Getting to the Root of Huntington’s Disease: A Plant-Based Approach

Source: HDBuzz Author: Dr Rachel Harding

Researchers studied a fragment of the Huntington’s disease (HD) protein in plants and found a new way to stop it from forming toxic clumps. A special plant protein that the team identified can prevent harmful buildup in plants as well as in some HD model systems, showing potential for this approach as a possible way to treat HD.

Why study HD in plants?

Plants are stuck in their environment, literally rooted to the ground, which means they cannot move if they start to experience challenging conditions such as too much sun, freezing cold or pesky predators. To help deal with the environmental troubles they can experience, plants have evolved all kinds of nifty ways to cope, which can make them very resilient to stress. Many plants can also live an extremely long time, so some scientists believe they might hold the key for studying and finding new medicines for human diseases of ageing.

HD is caused by an expansion of the number of CAGs within the huntingtin gene, which means that an expanded form of the huntingtin protein is made. The expanded huntingtin protein can form clumps, and scientists think these may cause all kinds of stresses in our cells, contributing to the signs and symptoms of HD. In this study, a group of researchers from Cologne, Germany wanted to investigate whether the resiliency of plants could be extended to dealing with stress caused by toxic clumps of the HD protein.

Plants making the HD protein grow normally

First, the research team made specially modified plants which artificially make a fragment of the HD protein. They grew some plants that had a very long CAG repeat which might be found in a person with juvenile HD (69). They also grew plants to compare them to, which had approximately the longest CAG repeat number that exists in any plant protein, but would not be likely to cause HD in humans (28).

Under normal conditions, they found that these modified plants making the HD protein grew almost exactly the same as plants without the HD protein, and that no protein clumps formed in the plant cells. They also checked that making the HD proteins did not trigger any of the stress response systems in the plants. However, if they subjected these plants to additional stress, such as high heat conditions, then they saw toxic clumps form for both forms of the HD protein.

HD proteins communicate with the cell’s cleanup system within chloroplasts

Unlike human cells, plant cells have special compartments called chloroplasts which are responsible for capturing light so the plants can make food and grow. Contained within the chloroplasts are lots of specialist bits of cell machinery, that keep protein levels in balance and clean up damaged or toxic proteins, so that energy and growth stay on track.

◆ **Provided records**

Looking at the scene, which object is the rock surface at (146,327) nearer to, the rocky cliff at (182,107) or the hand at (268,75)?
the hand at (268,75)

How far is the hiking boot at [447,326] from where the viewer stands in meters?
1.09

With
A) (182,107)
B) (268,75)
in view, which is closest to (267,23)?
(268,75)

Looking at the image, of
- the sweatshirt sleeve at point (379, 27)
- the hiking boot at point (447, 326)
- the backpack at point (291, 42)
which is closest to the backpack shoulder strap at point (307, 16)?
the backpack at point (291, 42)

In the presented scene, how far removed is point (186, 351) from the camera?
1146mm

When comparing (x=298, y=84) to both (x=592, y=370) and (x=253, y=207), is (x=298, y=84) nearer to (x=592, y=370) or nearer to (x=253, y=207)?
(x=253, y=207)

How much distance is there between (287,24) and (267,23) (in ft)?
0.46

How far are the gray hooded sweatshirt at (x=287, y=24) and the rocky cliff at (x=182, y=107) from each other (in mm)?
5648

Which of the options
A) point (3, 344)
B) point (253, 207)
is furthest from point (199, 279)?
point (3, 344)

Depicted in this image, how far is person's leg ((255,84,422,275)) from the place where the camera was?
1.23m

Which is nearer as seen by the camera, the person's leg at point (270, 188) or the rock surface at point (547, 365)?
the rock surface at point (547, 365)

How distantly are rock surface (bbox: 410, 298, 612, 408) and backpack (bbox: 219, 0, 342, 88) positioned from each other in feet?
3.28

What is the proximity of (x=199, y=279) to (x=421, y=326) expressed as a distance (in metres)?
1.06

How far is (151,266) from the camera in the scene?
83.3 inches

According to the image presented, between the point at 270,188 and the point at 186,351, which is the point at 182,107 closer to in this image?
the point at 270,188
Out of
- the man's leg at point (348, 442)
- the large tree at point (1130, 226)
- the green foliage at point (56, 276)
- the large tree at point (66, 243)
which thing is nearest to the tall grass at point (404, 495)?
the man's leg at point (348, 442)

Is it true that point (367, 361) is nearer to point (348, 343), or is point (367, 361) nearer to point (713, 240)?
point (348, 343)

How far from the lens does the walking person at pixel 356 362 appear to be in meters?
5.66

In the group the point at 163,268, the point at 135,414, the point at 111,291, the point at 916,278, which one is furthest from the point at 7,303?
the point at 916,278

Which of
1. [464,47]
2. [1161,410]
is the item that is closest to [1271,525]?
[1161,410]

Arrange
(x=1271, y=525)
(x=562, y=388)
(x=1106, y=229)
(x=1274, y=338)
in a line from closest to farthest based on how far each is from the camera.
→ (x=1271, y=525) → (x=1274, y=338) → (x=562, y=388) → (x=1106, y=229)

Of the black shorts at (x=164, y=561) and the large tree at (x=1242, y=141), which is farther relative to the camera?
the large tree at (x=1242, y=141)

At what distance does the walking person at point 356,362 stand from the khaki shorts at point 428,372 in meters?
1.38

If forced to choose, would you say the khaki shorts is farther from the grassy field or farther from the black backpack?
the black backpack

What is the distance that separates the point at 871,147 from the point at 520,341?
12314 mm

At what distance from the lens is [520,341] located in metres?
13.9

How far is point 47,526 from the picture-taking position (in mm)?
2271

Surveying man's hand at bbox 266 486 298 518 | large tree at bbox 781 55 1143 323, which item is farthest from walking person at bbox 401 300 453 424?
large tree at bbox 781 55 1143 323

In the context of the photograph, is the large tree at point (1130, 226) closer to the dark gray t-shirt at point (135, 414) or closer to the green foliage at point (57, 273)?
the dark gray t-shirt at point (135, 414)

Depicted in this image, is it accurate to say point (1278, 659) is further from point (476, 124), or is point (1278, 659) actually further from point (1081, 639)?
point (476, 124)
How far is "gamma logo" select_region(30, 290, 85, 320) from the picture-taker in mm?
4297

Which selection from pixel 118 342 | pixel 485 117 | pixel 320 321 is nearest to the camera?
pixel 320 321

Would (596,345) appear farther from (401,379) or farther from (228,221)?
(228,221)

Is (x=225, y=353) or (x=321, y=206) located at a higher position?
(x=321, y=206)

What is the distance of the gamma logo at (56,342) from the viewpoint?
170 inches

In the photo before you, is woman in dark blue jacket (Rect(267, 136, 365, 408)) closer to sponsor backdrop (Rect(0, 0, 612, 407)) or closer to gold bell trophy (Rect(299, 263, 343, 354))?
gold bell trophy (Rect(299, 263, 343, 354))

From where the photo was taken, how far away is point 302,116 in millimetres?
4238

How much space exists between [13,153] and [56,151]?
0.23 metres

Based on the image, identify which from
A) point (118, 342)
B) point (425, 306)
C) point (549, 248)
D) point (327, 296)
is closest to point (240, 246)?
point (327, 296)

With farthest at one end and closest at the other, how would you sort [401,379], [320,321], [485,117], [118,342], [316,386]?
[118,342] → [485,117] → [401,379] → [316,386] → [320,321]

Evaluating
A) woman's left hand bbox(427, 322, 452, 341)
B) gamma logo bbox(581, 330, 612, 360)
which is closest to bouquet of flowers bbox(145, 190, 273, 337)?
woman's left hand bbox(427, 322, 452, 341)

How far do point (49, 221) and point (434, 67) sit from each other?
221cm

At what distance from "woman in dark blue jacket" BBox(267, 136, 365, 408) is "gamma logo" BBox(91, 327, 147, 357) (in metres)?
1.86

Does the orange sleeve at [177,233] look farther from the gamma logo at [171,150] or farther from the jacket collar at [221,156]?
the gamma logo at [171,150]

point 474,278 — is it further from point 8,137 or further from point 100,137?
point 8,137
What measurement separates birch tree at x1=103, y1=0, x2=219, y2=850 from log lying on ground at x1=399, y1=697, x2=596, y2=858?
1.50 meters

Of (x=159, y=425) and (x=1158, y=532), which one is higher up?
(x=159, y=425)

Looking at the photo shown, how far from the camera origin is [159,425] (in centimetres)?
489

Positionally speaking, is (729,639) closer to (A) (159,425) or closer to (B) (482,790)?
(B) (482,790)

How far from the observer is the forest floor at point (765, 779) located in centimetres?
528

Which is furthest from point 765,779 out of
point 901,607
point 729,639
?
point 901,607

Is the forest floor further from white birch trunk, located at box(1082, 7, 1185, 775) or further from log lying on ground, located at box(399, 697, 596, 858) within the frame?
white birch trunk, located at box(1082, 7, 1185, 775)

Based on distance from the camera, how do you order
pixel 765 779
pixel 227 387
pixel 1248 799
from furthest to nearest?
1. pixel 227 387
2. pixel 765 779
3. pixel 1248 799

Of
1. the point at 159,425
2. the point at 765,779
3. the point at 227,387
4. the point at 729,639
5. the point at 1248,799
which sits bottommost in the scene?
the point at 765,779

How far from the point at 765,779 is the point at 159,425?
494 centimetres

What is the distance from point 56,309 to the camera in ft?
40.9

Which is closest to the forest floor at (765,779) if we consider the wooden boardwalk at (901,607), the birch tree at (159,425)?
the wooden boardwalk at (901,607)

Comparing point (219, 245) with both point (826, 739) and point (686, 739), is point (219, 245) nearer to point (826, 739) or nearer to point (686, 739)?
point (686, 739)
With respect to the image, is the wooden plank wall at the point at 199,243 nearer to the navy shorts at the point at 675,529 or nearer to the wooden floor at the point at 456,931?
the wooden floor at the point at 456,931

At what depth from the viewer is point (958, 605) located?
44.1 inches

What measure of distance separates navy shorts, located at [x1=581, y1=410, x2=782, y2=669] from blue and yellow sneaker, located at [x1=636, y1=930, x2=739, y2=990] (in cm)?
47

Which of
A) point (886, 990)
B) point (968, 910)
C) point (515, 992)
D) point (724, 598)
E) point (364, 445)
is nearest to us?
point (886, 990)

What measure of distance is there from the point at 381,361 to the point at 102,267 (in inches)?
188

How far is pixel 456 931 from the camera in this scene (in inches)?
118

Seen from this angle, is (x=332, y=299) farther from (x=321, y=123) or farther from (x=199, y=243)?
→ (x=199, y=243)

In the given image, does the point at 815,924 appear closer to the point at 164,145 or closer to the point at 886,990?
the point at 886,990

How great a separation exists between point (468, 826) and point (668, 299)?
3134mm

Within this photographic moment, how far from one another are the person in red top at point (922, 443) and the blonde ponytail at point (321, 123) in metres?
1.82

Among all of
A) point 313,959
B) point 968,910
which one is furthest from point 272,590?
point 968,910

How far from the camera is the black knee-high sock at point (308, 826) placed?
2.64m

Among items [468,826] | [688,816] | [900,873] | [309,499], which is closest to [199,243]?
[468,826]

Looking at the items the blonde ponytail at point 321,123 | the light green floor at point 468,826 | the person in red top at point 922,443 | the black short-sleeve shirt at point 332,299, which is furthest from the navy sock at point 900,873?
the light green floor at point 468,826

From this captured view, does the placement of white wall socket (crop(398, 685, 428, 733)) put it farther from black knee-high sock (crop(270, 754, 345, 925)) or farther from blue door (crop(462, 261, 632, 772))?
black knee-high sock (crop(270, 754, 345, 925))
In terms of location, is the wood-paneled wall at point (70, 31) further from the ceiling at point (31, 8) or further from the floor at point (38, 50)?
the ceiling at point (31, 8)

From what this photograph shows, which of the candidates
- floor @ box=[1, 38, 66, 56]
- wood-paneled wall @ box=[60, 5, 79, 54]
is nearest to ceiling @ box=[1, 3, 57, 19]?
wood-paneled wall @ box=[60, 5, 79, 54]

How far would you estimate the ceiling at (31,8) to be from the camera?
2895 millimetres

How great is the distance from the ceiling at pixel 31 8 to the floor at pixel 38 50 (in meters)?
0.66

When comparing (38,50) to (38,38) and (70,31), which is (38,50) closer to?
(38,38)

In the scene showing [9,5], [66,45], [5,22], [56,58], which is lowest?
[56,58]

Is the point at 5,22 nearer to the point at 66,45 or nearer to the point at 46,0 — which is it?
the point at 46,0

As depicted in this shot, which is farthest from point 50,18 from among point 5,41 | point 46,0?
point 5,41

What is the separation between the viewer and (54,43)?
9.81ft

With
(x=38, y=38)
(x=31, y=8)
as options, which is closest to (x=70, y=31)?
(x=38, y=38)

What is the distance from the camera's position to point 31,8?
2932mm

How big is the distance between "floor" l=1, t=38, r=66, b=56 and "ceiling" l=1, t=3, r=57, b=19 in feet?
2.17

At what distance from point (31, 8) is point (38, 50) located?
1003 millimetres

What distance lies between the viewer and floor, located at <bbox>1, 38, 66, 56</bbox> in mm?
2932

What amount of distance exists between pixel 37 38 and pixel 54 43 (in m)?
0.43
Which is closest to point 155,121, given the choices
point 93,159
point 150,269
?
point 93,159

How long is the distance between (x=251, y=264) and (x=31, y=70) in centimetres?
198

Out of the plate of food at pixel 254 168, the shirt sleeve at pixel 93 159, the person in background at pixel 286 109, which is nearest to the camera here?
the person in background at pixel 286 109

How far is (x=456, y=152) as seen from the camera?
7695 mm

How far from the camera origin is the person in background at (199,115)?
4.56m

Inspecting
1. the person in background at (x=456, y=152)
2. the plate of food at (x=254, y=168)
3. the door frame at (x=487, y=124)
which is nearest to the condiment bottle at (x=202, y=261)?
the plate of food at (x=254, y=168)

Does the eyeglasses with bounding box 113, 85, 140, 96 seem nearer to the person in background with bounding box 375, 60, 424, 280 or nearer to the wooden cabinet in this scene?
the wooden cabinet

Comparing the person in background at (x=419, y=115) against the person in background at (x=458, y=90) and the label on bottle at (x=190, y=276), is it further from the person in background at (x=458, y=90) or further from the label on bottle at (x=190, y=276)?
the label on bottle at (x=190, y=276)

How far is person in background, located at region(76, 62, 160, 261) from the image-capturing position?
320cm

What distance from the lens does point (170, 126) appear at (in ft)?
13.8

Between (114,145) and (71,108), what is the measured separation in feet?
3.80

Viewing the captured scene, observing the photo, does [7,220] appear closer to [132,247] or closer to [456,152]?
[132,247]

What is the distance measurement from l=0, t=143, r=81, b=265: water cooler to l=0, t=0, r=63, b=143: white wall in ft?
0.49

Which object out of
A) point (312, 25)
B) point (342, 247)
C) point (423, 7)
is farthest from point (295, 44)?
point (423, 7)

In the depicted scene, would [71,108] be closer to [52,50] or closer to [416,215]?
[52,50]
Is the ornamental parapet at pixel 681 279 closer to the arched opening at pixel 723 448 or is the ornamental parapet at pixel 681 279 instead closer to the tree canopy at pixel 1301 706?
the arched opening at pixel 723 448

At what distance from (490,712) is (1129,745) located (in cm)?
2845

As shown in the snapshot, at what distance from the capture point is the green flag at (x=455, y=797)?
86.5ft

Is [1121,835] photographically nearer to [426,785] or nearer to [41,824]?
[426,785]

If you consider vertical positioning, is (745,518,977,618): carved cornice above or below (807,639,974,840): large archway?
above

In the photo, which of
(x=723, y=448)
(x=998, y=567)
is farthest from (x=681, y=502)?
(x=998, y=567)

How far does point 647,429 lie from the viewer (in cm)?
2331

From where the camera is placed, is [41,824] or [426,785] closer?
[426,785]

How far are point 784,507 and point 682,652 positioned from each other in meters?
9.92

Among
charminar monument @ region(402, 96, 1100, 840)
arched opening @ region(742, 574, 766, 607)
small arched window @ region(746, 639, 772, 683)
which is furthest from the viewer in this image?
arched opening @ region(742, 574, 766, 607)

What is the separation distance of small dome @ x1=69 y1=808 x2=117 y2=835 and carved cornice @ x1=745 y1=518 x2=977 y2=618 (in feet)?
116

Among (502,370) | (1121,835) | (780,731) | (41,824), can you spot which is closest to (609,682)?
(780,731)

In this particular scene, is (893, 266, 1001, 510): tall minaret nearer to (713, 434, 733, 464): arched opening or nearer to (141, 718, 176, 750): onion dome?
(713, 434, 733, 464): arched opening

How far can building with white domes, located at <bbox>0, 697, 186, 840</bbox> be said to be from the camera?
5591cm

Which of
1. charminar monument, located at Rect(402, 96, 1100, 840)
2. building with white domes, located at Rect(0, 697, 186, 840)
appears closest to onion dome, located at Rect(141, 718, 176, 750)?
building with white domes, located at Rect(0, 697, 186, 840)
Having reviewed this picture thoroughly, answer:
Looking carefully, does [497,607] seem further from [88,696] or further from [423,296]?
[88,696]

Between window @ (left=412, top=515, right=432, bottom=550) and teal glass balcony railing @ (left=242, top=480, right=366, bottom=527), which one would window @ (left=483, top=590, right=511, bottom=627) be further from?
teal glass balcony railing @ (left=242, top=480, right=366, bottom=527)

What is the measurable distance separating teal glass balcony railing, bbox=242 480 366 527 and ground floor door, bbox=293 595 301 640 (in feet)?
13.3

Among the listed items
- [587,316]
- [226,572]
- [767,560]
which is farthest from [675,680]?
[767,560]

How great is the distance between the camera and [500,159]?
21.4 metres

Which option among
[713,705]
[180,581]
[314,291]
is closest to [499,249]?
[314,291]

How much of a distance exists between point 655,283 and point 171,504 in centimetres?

◆ **Assignment A**
Summarize the Huntington's disease plant article in two sentences.
◆ **Assignment B**
Continue the Huntington's disease plant article from its final sentence.

◆ **Task result A**
Researchers in Cologne, Germany made modified plants that produce a fragment of the Huntington's disease protein with a CAG repeat of either 69 or 28. Under normal conditions these plants grew almost the same as unmodified plants, with no protein clumps and no stress response, but under added stress such as high heat, toxic clumps formed for both forms; the team also identified a plant protein that can prevent this buildup in plants and in some HD model systems.

◆ **Task result B**
The scientists found that these clean-up machinery assemblies had a lot of contact with expanded HD proteins, and they could see this contact happening both in chloroplasts as well as other parts of the plant cells.. In particular, there was contact between the HD protein and an enzyme called SPP which chops up other proteins during the clean up process.

Using microscopes, the team looked at the location of the HD protein within the plant cells. They could see lots of the HD protein surrounding the chloroplasts, suggesting that these special structures may help the plant to deal with the stress of making the HD protein.

Messing with the chloroplast’s job makes HD protein clumps pile up

The research team then looked at how chloroplasts process the HD protein. In their studies, they saw that chloroplasts were able to take up the HD protein when it was floating nearby, and then remove it.

They then wanted to see what would happen if they stopped the chloroplasts from cleaning up proteins or from shuttling molecules in and out. They used different chemicals to disable the chloroplasts in these ways, and In both cases, the plants showed a buildup of HD protein and potentially harmful clumps. This provided even more evidence that the chloroplasts were very important in dealing with the HD protein.

A new way to decrease HD protein clumping

The SPP molecule can help with protein cleanup in plants, and it was found in contact with the HD protein. So could SPP help deal with HD protein clumps in other contexts – like in cells grown in dishes, or in an animal model of HD?

In the final part of the study, the scientists added the SPP gene in different models of HD to see what would happen to the HD protein. They first looked in human cells in a dish, and found that SPP stopped the build up of HD protein clumps.

Finally, they engineered microscopic worms to make the HD protein, with or without SPP as well. The worms with SPP had a lot less HD protein clumps and could move around better than those without it.

What does this all mean and what’s next?

It’s likely to be a long road before folks with HD are being dosed with SPP to treat symptoms. However, the research team behind this study believe that by researching plants, which can endure harsh conditions causing protein clumping, they might find even more valuable insights for treating human diseases.

This innovative, and slightly wacky, plant-based approach could hold promise for advancing possible new treatments for diseases like HD.